RECORDED DATA section start
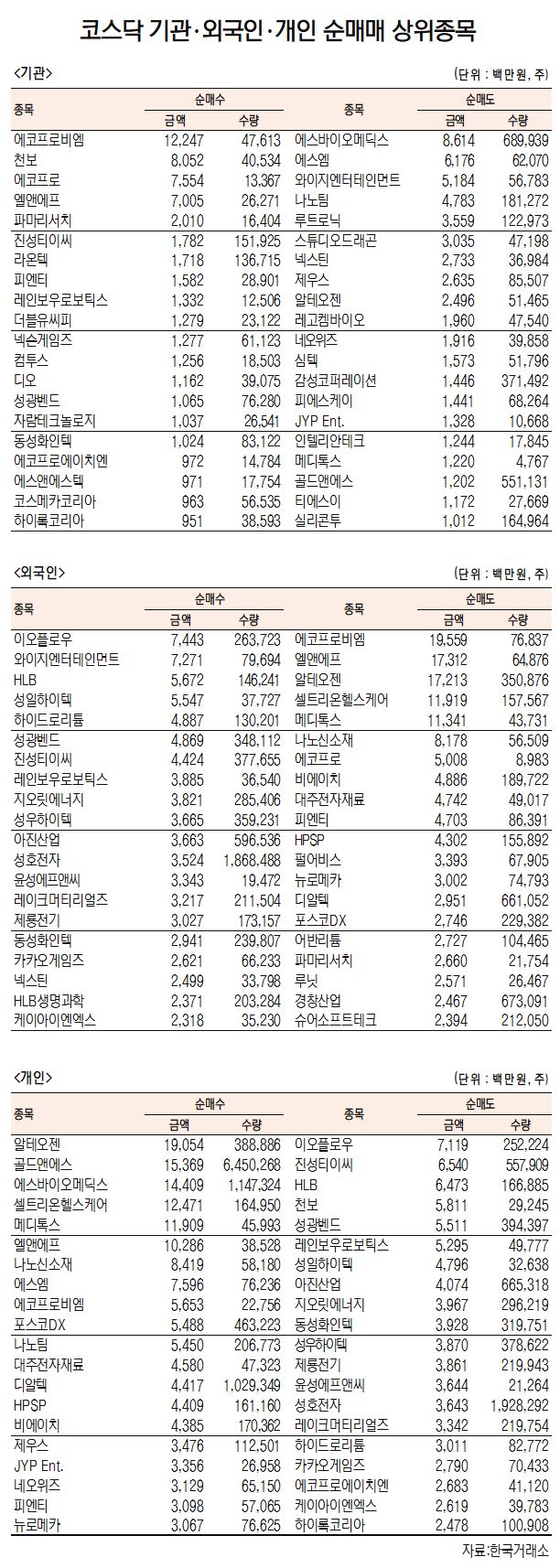 코스닥 기관·외국인·개인 순매매 상위종목

<기관>

(단위 : 백만원, 주)

| 종목 | 순매수 금액 | 순매수 수량 | 종목 | 순매도 금액 | 순매도 수량 |
|---|---|---|---|---|---|
| 에코프로비엠 | 12,247 | 47,613 | 에스바이오메딕스 | 8,614 | 689,939 |
| 천보 | 8,052 | 40,534 | 에스엠 | 6,176 | 62,070 |
| 에코프로 | 7,554 | 13,367 | 와이지엔터테인먼트 | 5,184 | 56,783 |
| 엘앤에프 | 7,005 | 26,271 | 나노팀 | 4,783 | 181,272 |
| 파마리서치 | 2,010 | 16,404 | 루트로닉 | 3,559 | 122,973 |
| 진성티이씨 | 1,782 | 151,925 | 스튜디오드래곤 | 3,035 | 47,198 |
| 라온텍 | 1,718 | 136,715 | 넥스틴 | 2,733 | 36,984 |
| 피엔티 | 1,582 | 28,901 | 제우스 | 2,635 | 85,507 |
| 레인보우로보틱스 | 1,332 | 12,506 | 알테오젠 | 2,496 | 51,465 |
| 더블유씨피 | 1,279 | 23,122 | 레고켐바이오 | 1,960 | 47,540 |
| 넥슨게임즈 | 1,277 | 61,123 | 네오위즈 | 1,916 | 39,858 |
| 컴투스 | 1,256 | 18,503 | 심텍 | 1,573 | 51,796 |
| 디오 | 1,162 | 39,075 | 감성코퍼레이션 | 1,446 | 371,492 |
| 성광벤드 | 1,065 | 76,280 | 피에스케이 | 1,441 | 68,264 |
| 자람테크놀로지 | 1,037 | 26,541 | JYP Ent. | 1,328 | 10,668 |
| 동성화인텍 | 1,024 | 83,122 | 인텔리안테크 | 1,244 | 17,845 |
| 에코프로에이치엔 | 972 | 14,784 | 메디톡스 | 1,220 | 4,767 |
| 에스앤에스텍 | 971 | 17,754 | 골드앤에스 | 1,202 | 551,131 |
| 코스메카코리아 | 963 | 56,535 | 티에스이 | 1,172 | 27,669 |
| 하이록코리아 | 951 | 38,593 | 실리콘투 | 1,012 | 164,964 |

<외국인>

(단위 : 백만원, 주)

| 종목 | 순매수 금액 | 순매수 수량 | 종목 | 순매도 금액 | 순매도 수량 |
|---|---|---|---|---|---|
| 이오플로우 | 7,443 | 263,723 | 에코프로비엠 | 19,559 | 76,837 |
| 와이지엔터테인먼트 | 7,271 | 79,694 | 엘앤에프 | 17,312 | 64,876 |
| HLB | 5,672 | 146,241 | 알테오젠 | 17,213 | 350,876 |
| 성일하이텍 | 5,547 | 37,727 | 셀트리온헬스케어 | 11,919 | 157,567 |
| 하이드로리튬 | 4,887 | 130,201 | 메디톡스 | 11,341 | 43,731 |
| 성광벤드 | 4,869 | 348,112 | 나노신소재 | 8,178 | 56,509 |
| 진성티이씨 | 4,424 | 377,655 | 에코프로 | 5,008 | 8,983 |
| 레인보우로보틱스 | 3,885 | 36,540 | 비에이치 | 4,886 | 189,722 |
| 지오릿에너지 | 3,821 | 285,406 | 대주전자재료 | 4,742 | 49,017 |
| 성우하이텍 | 3,665 | 359,231 | 피엔티 | 4,703 | 86,391 |
| 아진산업 | 3,663 | 596,536 | HPSP | 4,302 | 155,892 |
| 성호전자 | 3,524 | 1,868,488 | 펄어비스 | 3,393 | 67,905 |
| 윤성에프앤씨 | 3,343 | 19,472 | 뉴로메카 | 3,002 | 74,793 |
| 레이크머티리얼즈 | 3,217 | 211,504 | 디알텍 | 2,951 | 661,052 |
| 제룡전기 | 3,027 | 173,157 | 포스코DX | 2,746 | 229,382 |
| 동성화인텍 | 2,941 | 239,807 | 어반리튬 | 2,727 | 104,465 |
| 카카오게임즈 | 2,621 | 66,233 | 파마리서치 | 2,660 | 21,754 |
| 넥스틴 | 2,499 | 33,798 | 루닛 | 2,571 | 26,467 |
| HLB생명과학 | 2,371 | 203,284 | 경창산업 | 2,467 | 673,091 |
| 케이아이엔엑스 | 2,318 | 35,230 | 슈어소프트테크 | 2,394 | 212,050 |

<개인>

(단위 : 백만원, 주)

| 종목 | 순매수 금액 | 순매수 수량 | 종목 | 순매도 금액 | 순매도 수량 |
|---|---|---|---|---|---|
| 알테오젠 | 19,054 | 388,886 | 이오플로우 | 7,119 | 252,224 |
| 골드앤에스 | 15,369 | 6,450,268 | 진성티이씨 | 6,540 | 557,909 |
| 에스바이오메딕스 | 14,409 | 1,147,324 | HLB | 6,473 | 166,885 |
| 셀트리온헬스케어 | 12,471 | 164,950 | 천보 | 5,811 | 29,245 |
| 메디톡스 | 11,909 | 45,993 | 성광벤드 | 5,511 | 394,397 |
| 엘앤에프 | 10,286 | 38,528 | 레인보우로보틱스 | 5,295 | 49,777 |
| 나노신소재 | 8,419 | 58,180 | 성일하이텍 | 4,796 | 32,638 |
| 에스엠 | 7,596 | 76,236 | 아진산업 | 4,074 | 665,318 |
| 에코프로비엠 | 5,653 | 22,756 | 지오릿에너지 | 3,967 | 296,219 |
| 포스코DX | 5,488 | 463,223 | 동성화인텍 | 3,928 | 319,751 |
| 나노팀 | 5,450 | 206,773 | 성우하이텍 | 3,870 | 378,622 |
| 대주전자재료 | 4,580 | 47,323 | 제룡전기 | 3,861 | 219,943 |
| 디알텍 | 4,417 | 1,029,349 | 윤성에프앤씨 | 3,644 | 21,264 |
| HPSP | 4,409 | 161,160 | 성호전자 | 3,643 | 1,928,292 |
| 비에이치 | 4,385 | 170,362 | 레이크머티리얼즈 | 3,342 | 219,754 |
| 제우스 | 3,476 | 112,501 | 하이드로리튬 | 3,011 | 82,772 |
| JYP Ent. | 3,356 | 26,958 | 카카오게임즈 | 2,790 | 70,433 |
| 네오위즈 | 3,129 | 65,150 | 에코프로에이치엔 | 2,683 | 41,120 |
| 피엔티 | 3,098 | 57,065 | 케이아이엔엑스 | 2,619 | 39,783 |
| 뉴로메카 | 3,067 | 76,625 | 하이록코리아 | 2,478 | 100,908 |

자료:한국거래소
RECORDED DATA section end
EXERCISE DIRECTIONS: Copy out the lines of the data where the word "하이록코리아" can be found.

SOLUTION TO THE PROBLEM:
| 하이록코리아 | 951 | 38,593 | 실리콘투 | 1,012 | 164,964 |
| 뉴로메카 | 3,067 | 76,625 | 하이록코리아 | 2,478 | 100,908 |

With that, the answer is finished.